Welcome to the Age of Darkness, hopefully leading to an Age of Awakening!
Has Fred left Unz.com also? If so I’m glad he’s found somewhere to post; he’s always been a favorite of mine. Saker, Fred, and possibly Linh Dinh leaving Unz is a shame – I always looked forward to their thoughts and enjoyed having them at one address. Just curious, what was the problem with the Unz site? The comments? Or the other writers?
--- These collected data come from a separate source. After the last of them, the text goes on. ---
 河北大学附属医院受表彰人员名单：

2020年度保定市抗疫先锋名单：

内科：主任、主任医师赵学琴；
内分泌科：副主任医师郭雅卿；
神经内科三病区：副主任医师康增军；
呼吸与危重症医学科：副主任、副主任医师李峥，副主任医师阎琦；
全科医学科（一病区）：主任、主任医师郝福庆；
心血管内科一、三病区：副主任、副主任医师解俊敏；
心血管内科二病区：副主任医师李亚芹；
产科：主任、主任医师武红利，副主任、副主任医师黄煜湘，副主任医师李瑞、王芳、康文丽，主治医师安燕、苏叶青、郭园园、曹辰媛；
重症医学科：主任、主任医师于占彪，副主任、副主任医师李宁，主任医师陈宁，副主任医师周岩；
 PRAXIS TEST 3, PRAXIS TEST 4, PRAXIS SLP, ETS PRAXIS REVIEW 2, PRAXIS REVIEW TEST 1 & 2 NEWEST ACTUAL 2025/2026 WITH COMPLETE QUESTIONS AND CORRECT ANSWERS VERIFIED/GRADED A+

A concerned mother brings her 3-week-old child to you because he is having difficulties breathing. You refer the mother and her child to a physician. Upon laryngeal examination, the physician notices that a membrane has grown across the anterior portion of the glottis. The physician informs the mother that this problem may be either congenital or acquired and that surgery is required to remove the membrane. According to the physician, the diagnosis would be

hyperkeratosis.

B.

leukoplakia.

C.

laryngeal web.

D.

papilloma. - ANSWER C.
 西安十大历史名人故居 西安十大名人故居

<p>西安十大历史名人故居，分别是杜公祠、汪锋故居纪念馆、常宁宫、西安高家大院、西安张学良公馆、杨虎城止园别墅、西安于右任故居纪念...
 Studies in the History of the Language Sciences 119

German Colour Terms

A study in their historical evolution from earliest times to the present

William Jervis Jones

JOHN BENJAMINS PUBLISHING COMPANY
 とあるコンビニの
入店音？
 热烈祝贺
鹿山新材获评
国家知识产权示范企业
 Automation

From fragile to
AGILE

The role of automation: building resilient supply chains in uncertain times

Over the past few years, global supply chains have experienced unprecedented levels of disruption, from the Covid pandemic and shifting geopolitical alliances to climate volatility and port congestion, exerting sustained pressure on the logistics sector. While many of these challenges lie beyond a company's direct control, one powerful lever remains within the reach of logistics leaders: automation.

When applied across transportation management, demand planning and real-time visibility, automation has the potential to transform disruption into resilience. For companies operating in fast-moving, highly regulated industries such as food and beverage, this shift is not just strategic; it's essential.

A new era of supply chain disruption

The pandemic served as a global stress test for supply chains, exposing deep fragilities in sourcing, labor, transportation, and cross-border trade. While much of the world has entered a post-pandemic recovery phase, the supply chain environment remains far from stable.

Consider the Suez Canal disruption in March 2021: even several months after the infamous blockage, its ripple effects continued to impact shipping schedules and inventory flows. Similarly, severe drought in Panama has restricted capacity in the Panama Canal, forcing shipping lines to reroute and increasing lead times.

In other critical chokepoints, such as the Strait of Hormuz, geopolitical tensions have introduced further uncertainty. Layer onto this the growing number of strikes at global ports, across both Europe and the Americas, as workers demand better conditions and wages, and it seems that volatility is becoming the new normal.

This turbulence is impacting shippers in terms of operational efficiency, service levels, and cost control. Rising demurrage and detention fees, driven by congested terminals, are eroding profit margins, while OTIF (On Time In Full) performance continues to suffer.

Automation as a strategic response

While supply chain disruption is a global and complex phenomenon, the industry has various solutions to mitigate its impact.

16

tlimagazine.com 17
I like it when Americans deny reality. What else does not exist, oh, great American?
Why do things, such as living organisms evolve ? What is it in them that can make them to evolve, e.g. by responds to other stimuli. How are they aware that there is something that impacts on them? Why do they evolve to “higher” organisms ? There seems to be a lot of luck in evolution
Winging it and many repeaters are high on the priority list too.
A question I ask the Darwin religious adherents… how does a living organism “know” it needs to reproduce to perpetuate it’s kind?
Nothing but silence.
A great many things are unanswered, hidden, omitted and ignored. Darwin wasn’t the first to come up with the idea of evolution, Lamarck did that 50 years earlier. Who has heard of him? However, neither one must have thought that this is the game changer, and that hundred years later all educated people will believe this as a dogma. In these days when the very foundation of Pax Americana is shaking we seem to be catching longer glimpses through the cracks in the narrative…
Thanks for all the great examples. My favourite is DNA, but it seems the world of entomology is rife with irreducible complexity. (I think some species of fish also have incredibly complex breeding cycles.)
It is quite striking, and unexpected from a Darwinist point of view, that there is no evidence of the evolution of DNA, and the smartness of its resilience to copy errors (which are supposed to be the motor of evolution) compares very favourably to what random 4-bit coding of amino-acids would yield. This comes in support of your argument about the implausibility of any stepwise evolution path.
What strikes me is that the standard Darwinist protects first and foremost an orthodoxy, even if some alternatives might actually be more promising challenges to intelligent design. I briefly watched a debate between Perry Marshall, the promoter of “evolution 2.0”, which agglomerates lots of alternative approaches to gene-centered incremental random changes. The reaction on the part of the Darwinists was nothing short of hysterical. The simple suggestion that something is smart or goal-directed in the way the cell uses the genome led to furious reactions. You could tell they were hearing blasphemy.
Dear Freed
One important issue it’s that evolution has tree principal characteristics: the large time to become a change, the influencie of the environment and lack of prediction of the way that cloud be take these evolutionary transformation.
It made me reflect on the illusion that as people we have of our apparent evolution, (at most development) through effort, meritocracy and other immediate resources, when compared to the evolution that your publication deals with. We are part of the whole. We are stardust.